Shepherds As Pastor-Theologians


In the last twenty years, the church has moved from a pastor's study to a pastor's office. This shift, while subtle, and perhaps seemingly insignificant, speaks volumes of how the pastorate seems to be changing. Broad evangelicalism seems to think in terms of a CEO, but at RTS, we want to cultivate a model of shepherd-theologians.

In a world that gives us all the characteristics it would like in a pastor, we have the difficult task of listening well, yet not swaying to worldly whims. We must offer the world not something new, but rather something old. We are seeking and offering here at RTS the old model of the pastor-theologian. Pastors are not manufactured at seminary, and neither are they made by an impersonal program. Rather, they are mentored. There is no way to make a pastor, save by the work of the Gospel through ordinary means. Our emphasis can therefore be nothing more or less than doctrine and life. If we stress doctrine, we become only scholars. If we stress only life, we tend to become the sort of pastors who cannot protect or disciple the sheep. Rather, we are seeking the more arduous task of making pastor-theologians.

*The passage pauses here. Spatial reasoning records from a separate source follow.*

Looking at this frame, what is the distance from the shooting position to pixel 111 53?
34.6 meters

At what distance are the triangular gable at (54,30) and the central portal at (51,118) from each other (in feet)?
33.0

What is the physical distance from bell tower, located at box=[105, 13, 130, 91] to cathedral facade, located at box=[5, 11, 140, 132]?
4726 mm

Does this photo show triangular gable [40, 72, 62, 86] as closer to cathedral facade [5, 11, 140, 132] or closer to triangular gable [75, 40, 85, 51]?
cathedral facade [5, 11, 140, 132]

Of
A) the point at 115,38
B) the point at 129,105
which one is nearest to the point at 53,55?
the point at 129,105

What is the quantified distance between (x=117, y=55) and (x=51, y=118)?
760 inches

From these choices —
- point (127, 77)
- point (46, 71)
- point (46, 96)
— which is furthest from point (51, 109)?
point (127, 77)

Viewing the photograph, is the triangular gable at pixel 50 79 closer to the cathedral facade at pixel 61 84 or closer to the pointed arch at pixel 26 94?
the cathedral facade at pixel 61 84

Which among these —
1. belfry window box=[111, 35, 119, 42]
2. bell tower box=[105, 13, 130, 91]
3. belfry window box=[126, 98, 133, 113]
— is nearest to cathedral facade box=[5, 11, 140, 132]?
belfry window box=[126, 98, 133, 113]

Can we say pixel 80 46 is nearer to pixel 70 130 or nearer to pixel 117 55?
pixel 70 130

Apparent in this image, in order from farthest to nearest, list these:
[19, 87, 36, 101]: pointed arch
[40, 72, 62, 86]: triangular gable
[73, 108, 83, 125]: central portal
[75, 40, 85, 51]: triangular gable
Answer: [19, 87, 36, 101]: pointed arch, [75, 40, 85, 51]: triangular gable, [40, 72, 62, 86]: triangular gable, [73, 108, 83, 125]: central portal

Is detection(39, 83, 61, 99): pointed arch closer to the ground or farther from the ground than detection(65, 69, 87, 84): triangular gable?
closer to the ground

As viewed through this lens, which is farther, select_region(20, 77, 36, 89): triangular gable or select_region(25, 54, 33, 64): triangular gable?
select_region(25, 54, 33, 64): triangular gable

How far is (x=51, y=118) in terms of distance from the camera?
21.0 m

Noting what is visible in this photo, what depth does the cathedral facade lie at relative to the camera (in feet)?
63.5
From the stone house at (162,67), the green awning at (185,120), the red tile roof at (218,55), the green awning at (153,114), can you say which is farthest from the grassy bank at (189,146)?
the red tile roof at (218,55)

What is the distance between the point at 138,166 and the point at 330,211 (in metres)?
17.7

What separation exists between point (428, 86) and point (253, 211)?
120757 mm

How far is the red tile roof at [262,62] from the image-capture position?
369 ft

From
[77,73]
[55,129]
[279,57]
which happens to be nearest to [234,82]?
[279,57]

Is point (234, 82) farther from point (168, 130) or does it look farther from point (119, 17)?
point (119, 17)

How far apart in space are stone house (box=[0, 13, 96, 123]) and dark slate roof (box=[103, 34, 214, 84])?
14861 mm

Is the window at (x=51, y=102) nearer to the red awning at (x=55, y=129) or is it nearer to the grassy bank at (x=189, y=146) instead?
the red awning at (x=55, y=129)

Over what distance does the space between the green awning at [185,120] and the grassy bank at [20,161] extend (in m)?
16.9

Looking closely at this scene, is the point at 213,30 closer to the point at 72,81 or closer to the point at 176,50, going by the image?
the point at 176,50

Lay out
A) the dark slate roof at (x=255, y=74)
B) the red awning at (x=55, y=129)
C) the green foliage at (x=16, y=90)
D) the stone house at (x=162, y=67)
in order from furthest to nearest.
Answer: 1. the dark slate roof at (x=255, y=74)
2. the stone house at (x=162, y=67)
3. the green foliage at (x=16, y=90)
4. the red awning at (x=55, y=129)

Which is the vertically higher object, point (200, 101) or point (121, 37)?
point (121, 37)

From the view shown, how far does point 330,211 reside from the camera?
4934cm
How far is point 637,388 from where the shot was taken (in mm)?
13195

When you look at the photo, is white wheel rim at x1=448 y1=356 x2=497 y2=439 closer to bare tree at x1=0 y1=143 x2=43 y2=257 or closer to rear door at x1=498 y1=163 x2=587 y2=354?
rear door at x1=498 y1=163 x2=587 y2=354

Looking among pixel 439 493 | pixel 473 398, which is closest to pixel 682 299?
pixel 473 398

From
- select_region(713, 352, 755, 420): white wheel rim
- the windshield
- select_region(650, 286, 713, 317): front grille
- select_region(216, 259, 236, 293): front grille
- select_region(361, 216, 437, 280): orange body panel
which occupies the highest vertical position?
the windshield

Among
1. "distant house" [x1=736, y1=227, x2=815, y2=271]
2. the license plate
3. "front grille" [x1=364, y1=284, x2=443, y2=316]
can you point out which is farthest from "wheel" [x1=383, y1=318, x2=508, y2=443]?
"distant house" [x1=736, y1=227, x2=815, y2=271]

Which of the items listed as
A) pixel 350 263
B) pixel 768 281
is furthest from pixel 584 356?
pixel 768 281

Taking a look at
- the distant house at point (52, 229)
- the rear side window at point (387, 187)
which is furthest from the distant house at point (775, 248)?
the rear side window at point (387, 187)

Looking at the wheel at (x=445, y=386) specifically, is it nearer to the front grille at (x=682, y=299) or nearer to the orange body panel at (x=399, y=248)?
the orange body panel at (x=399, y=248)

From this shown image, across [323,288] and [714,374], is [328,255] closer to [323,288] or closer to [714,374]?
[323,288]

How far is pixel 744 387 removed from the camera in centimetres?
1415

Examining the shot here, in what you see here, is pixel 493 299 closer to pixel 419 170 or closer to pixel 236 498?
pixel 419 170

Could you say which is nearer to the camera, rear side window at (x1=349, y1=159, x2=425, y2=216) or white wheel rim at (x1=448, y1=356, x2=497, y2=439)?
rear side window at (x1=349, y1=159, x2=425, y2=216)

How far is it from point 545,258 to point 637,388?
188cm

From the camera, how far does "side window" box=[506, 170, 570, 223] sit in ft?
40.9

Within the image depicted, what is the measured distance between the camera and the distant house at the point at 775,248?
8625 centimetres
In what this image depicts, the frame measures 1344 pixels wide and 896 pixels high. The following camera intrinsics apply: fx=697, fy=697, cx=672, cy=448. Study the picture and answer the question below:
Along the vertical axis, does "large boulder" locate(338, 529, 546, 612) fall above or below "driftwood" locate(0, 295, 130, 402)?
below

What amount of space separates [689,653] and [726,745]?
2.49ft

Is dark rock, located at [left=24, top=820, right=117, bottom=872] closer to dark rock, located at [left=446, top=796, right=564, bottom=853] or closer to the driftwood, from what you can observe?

Theology is not to be done in the ivory tower of the academy, but in the lives of people. What seminary students learn in the classroom needs to be lived out in a way that affects the church. The notion of "practical theology" is redundant because all theology is practical and to be practiced. Orthodoxy must become orthopraxy. That’s why at RTS Jackson, our faculty are actively serving the church.  They are doing theology while living theology.  Whether pastors of local congregations, serving as pulpit supply or interim pastors, or regularly teaching Sunday School or small groups, our faculty exhibit the desired paradigm: pastor-theologians training pastor-theologians.